* Task details *
Copy out every one of the entries below, word for word.

* Records for processing *
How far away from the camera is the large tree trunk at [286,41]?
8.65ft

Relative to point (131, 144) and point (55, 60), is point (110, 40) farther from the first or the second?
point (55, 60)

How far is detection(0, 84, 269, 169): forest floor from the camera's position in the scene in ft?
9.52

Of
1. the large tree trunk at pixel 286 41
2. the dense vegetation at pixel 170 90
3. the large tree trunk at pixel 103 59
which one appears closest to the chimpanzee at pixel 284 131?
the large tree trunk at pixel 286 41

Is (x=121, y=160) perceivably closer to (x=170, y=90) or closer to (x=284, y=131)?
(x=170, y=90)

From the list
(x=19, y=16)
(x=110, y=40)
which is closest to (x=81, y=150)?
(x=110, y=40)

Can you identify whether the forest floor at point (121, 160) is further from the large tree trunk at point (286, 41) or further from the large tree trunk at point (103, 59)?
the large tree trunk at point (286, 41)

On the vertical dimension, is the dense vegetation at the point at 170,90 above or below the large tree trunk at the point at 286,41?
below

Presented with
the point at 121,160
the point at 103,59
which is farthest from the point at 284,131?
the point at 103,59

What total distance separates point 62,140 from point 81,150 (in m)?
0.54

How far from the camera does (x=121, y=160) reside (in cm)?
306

* Result of this task *
How far away from the camera is the large tree trunk at [286,41]?
8.65ft

Relative to point (131, 144) and point (55, 60), is point (110, 40) farther from the first or the second?
point (55, 60)

How far is detection(0, 84, 269, 169): forest floor from the camera's position in the scene in ft?
9.52

Of
1. the large tree trunk at pixel 286 41
2. the dense vegetation at pixel 170 90
3. the large tree trunk at pixel 103 59
which one appears closest to the chimpanzee at pixel 284 131?
the large tree trunk at pixel 286 41

Is (x=121, y=160) perceivably closer to (x=170, y=90) or closer to (x=284, y=131)?
(x=170, y=90)

From the list
(x=19, y=16)
(x=110, y=40)
which is closest to (x=81, y=150)?
(x=110, y=40)

Can you identify whether the forest floor at point (121, 160) is further from the large tree trunk at point (286, 41) or further from the large tree trunk at point (103, 59)?
the large tree trunk at point (286, 41)

On the vertical dimension, is the dense vegetation at the point at 170,90 above or below the large tree trunk at the point at 286,41?
below

Presented with
the point at 121,160
the point at 103,59
which is farthest from the point at 284,131?
the point at 103,59

What total distance separates point 62,140 from point 81,150 (in m)?
0.54

How far from the camera does (x=121, y=160) reside (in cm)?
306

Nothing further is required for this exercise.